## Lesetext:
▼▼▼
Berliner Olympiagelände: Die Planungen von Hertha BSC für ein neues Stadion werden konkret
Nie war es Hertha BSC mit einem reinen Fußballstadion so ernst wie jetzt. Als Standort favorisiert der Klub womöglich ein Areal in der Nähe des Reiterstadions auf dem Olympiagelände. Hertha dementiert.
Die erste Märzsonne ist da. Ein schwarzer Hengst trottet einsam in der Führanlage im Kreis. In den Stallungen der Reitanlage am Olympiastadion an der Jesse-Owens-Allee herrscht beschauliches Treiben. Eben ist eine Ladung Stroh vom Reitsport-Center am Hohenzollerndamm gekommen. Kommen bald Bagger? Wird hier in ein paar Jahren ein neues Fußballstadion stehen?
Möglich ist das. Denn Hertha BSC scheint mit dem Projekt Stadionneubau einen deutlichen Schritt vorangekommen zu sein. Wie der Tagesspiegel erfuhr, will der Klub ein neues, reines Fußballstadion auf dem Olympiagelände bauen lassen. Konkret in der Nähe des Reiterstadions, das bereits für die 1916 wegen des Ersten Weltkriegs abgesagten Olympischen Spiele auf dem Gelände der ehemaligen Rennbahn Grunewald errichtet wurde. Dort, am südwestlichen Rand des Olympiageländes, wo jetzt Sattelplätze, mehrere Stallungen und drei baufällige Reithallen stehen, soll demnach das Stadion entstehen.
Allerdings könnte es kleiner ausfallen als bisher öffentlich diskutiert worden war. Der Neubau soll ein Fassungsvermögen von 40.000 bis 45.000 Plätzen haben. Wie zu erfahren war, werden im Hintergrund gerade Pläne diesbezüglich erarbeitet, die dem Senat dann Mitte des Monats vorgestellt werden sollen. Ohne dessen Zustimmung lässt sich der Neubau auf dem Gelände des Olympiaparks nicht realisieren. Das gesamte Gelände steht unter Denkmalschutz, das Gelände neben dem Reiterstadion ist ein Gartendenkmal. Nach Informationen des Tagesspiegels soll das Projekt keine Steuergelder verschlingen, sondern zu einhundert Prozent fremdfinanziert sein.
Hertha BSC ist auf die Kompromissbereitschaft des Senats angewiesen, der Eigentümer der Fläche ist. Der Bundesligist, der den Nutzungsvertrag für das Olympiastadion mit dem Senat im vorigen Jahr bis 2025 verlängert hat, würde für den Fall des Neubaus ein paar Top-Spiele weiterhin im benachbarten Olympiastadion austragen – Spiele wie gegen Bayern München und Borussia Dortmund, die in der Vergangenheit ausverkauft waren, und Spiele, die oft mehr als 60.000 Besucher gezogen haben. Somit würde die landeseigene Stadiongesellschaft wenigstens Einnahmen erzielen, das Olympiastadion also nicht in der Hauptsache seinen Nutzen verlieren.
▲▲▲
## Extrahierte Datensätze:
▼▼▼
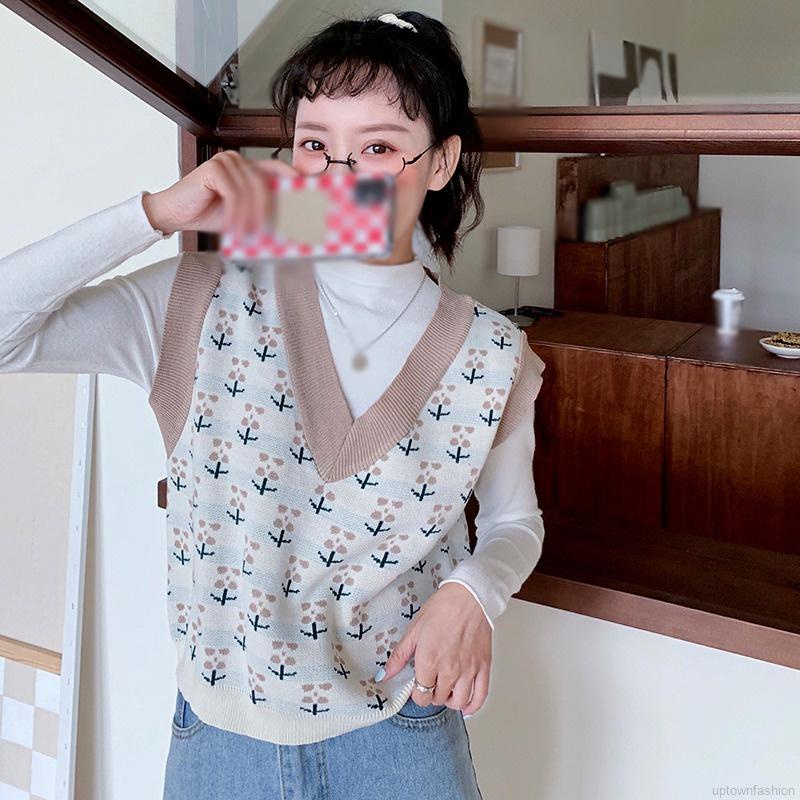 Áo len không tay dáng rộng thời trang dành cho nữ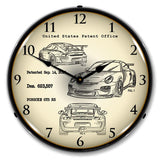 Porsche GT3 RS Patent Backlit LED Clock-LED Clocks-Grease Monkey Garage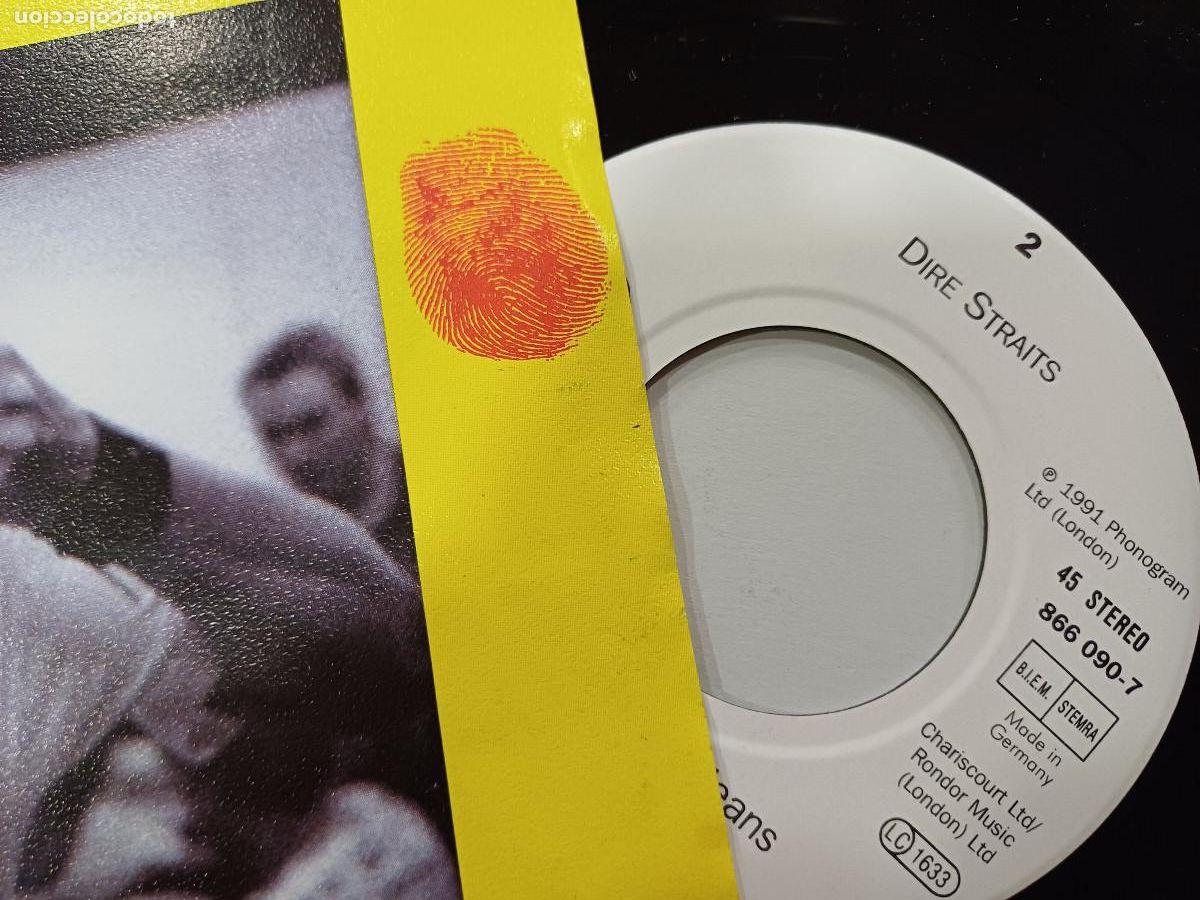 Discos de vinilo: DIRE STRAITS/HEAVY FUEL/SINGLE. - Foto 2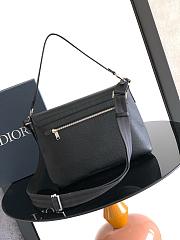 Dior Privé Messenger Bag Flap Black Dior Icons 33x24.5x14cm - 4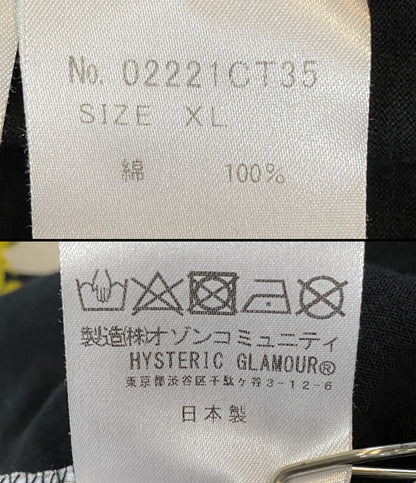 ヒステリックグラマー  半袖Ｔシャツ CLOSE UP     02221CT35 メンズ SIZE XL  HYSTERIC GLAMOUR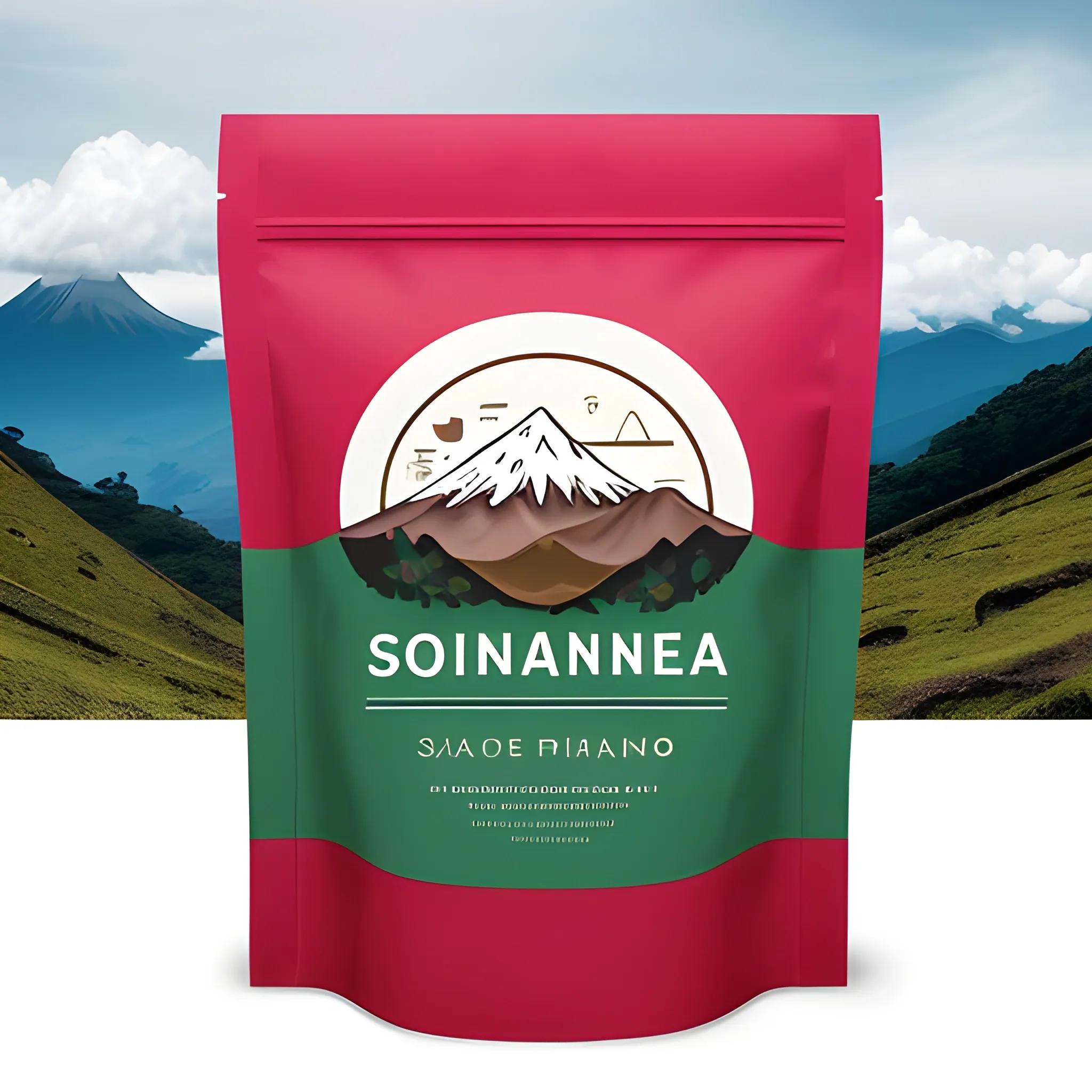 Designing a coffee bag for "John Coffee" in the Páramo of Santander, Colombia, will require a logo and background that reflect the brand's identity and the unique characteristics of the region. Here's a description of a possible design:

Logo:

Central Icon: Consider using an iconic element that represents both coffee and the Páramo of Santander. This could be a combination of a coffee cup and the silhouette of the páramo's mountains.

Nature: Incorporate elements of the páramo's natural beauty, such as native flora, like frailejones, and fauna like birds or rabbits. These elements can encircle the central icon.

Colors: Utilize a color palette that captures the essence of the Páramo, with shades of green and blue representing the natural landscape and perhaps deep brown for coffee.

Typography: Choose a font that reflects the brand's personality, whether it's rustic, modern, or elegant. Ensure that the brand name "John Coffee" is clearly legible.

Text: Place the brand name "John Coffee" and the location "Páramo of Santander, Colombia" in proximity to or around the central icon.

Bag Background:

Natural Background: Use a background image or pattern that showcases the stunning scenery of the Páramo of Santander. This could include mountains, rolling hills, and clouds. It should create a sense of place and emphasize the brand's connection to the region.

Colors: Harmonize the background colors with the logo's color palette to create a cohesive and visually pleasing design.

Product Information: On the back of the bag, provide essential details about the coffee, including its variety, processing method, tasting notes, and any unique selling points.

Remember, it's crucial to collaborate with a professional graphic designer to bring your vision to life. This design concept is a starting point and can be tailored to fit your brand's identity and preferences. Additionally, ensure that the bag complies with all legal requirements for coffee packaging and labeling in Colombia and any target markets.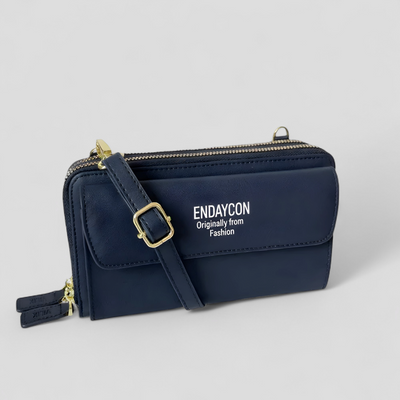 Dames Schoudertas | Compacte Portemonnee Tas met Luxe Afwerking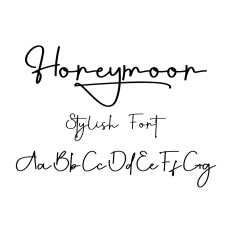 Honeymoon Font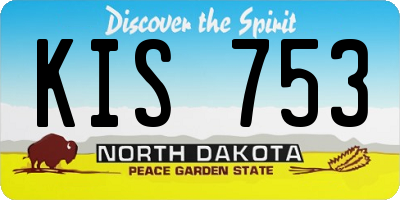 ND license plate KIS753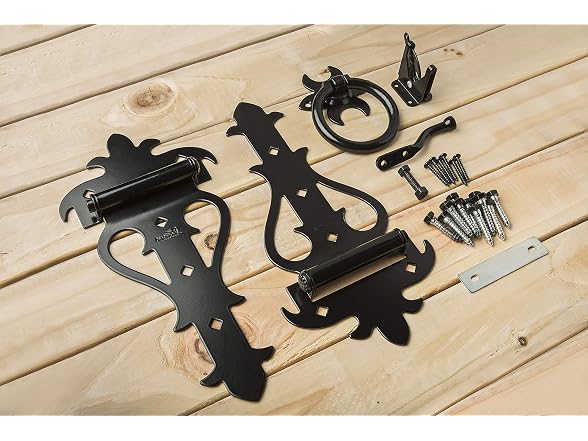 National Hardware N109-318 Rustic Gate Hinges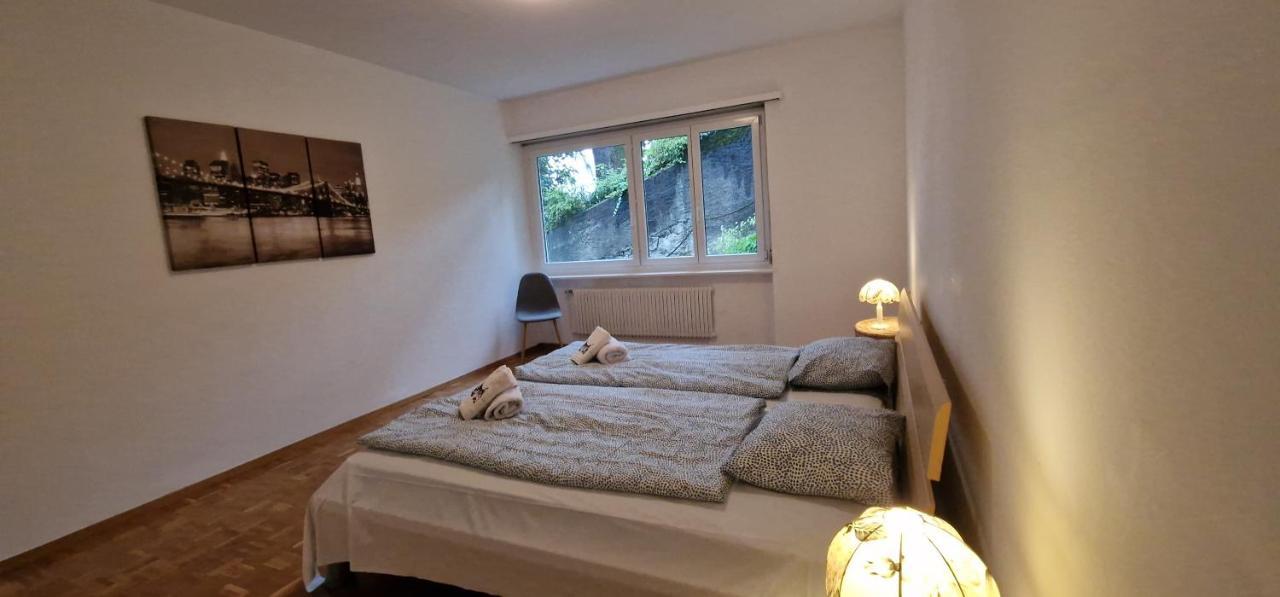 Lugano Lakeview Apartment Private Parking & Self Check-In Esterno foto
▲▲▲
## Arbeitsauftrag:
Wie viele Plätze soll das neue Stadion laut Lesetext fassen? Die Datensätze sind eigenständiges Material und gehören nicht zum Lesetext.

## Deine Antwort:
40.000 bis 45.000 Plätze.